Her German roots have also infused her writing with a tragic view of history, Funke says, “a sense of how things fall apart, how neighbour can turn on neighbour, how you have to hold on to hope even when it seems nothing can be trusted. That’s very useful for a writer.” And also for her personally three years ago, when her husband went from cancer diagnosis to death in two short months. In the open letter Funke wrote to her fans after Rolf’s death she said that, as someone who had always believed herself lucky in life, she had naturally kept an eye out for the “sad times to come, for they eventually come to us all.” Funke had already finished Inkdeath when Rolf fell ill. “So it’s not like some people think, that the dying and the loss in the novel came from my life. It’s more like the writing prepared me for what was to come. I’m sure it will change my writing in the future; it will be tighter, less sentimental.”

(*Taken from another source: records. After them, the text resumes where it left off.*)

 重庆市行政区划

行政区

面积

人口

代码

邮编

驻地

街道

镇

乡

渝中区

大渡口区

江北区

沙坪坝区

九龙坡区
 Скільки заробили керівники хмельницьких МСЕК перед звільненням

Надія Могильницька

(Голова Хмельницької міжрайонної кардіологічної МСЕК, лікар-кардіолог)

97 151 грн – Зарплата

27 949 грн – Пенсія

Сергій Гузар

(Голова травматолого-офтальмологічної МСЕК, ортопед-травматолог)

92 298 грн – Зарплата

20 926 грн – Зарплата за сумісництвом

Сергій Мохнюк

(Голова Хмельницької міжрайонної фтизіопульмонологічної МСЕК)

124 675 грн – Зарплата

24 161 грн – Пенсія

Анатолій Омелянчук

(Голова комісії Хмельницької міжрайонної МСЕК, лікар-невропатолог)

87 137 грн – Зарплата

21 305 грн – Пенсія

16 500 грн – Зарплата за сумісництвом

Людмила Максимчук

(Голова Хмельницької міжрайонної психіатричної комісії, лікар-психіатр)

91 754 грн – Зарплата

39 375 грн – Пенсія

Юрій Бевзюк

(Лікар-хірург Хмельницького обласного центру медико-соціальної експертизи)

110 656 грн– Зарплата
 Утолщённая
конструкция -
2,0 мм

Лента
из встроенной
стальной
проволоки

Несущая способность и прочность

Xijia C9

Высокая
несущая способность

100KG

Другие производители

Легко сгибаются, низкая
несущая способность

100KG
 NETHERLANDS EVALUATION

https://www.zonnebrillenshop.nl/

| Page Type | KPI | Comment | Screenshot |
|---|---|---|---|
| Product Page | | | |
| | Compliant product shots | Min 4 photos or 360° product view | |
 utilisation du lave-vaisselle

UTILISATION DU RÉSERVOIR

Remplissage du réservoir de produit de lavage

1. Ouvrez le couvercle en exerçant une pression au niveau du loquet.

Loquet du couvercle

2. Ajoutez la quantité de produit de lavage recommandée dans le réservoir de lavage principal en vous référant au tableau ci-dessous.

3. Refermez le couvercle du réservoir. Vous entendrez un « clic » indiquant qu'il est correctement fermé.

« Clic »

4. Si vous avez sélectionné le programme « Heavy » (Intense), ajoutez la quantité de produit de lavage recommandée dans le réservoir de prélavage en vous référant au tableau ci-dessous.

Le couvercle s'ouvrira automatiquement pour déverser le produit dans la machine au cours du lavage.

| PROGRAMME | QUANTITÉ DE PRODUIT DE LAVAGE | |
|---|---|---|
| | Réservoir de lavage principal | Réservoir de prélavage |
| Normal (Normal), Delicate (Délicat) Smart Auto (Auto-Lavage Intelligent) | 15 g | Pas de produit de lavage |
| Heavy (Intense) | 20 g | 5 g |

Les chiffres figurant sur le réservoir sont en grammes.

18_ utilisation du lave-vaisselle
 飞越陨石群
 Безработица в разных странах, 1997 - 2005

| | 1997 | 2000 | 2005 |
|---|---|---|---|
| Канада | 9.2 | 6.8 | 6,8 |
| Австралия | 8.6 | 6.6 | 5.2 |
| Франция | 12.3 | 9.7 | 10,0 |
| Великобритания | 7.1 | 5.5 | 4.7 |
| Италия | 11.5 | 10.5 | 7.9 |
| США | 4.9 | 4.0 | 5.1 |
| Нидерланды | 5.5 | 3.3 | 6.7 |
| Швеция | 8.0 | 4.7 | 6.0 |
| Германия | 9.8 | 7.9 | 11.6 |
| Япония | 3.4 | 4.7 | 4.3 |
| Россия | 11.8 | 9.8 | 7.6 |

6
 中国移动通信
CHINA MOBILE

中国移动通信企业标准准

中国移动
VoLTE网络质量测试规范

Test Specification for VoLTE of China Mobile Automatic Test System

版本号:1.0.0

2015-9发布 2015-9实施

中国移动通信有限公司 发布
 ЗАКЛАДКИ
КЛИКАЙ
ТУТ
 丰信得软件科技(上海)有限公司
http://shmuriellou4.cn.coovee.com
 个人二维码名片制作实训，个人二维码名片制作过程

That effect, along with the ongoing push-pull of what she calls her Anglo and German tendencies, seems already evident in the book Funke is writing now, Jacob Reckless. Shortly after Rolf’s death, Lionel Wigram, a friend and the producer of the last two Harry Potter films, asked her if she was interested in co-writing the film script for a fantasy version of The Nutcracker. “Of course I was interested. It was originally based on a German story by E.T.A. Hoffman and it has all kinds of dark motifs for older children that are almost never brought out in the ballet.” But soon after they finished writing, the project had to be shelved when another Nutcracker movie was announced. “For Lionel it was, ‘That’s the movie business!’ But I wasn’t about to shelve my part.” Funke began to turn the script’s themes and characters into a book, and because she had written in English with Wigram, embarked on her ?rst English-language novel.

It wasn’t to last, though. Funke decided she was spending too much time and effort on the language as opposed to the story. “I wanted to bring everything I had to this book.” And that meant returning to her mother tongue. No longer a take on The Nutcracker, Jacob Reckless is a tale that Funke believes “reflects the longings of Europeans in America,” a longing for the world they’ve lost. “The world of the story, which you enter through a door in New York, is a mix of medieval and Victorian fantasy—there are iron bridges and there are gingerbread houses. And some very dark fairies. I see it as taking the Grimms’ fairy tales that scared me to death in childhood and having them meet early industrialism.” It sounds as brilliant a concept as Inkworld’s reading magic, in fact like its mirror opposite. This time it’s not characters coming alive off the page, but the author inserting herself as metaphor: Germanic and Anglo influences clashing in the New World. Just like Cornelia Funke.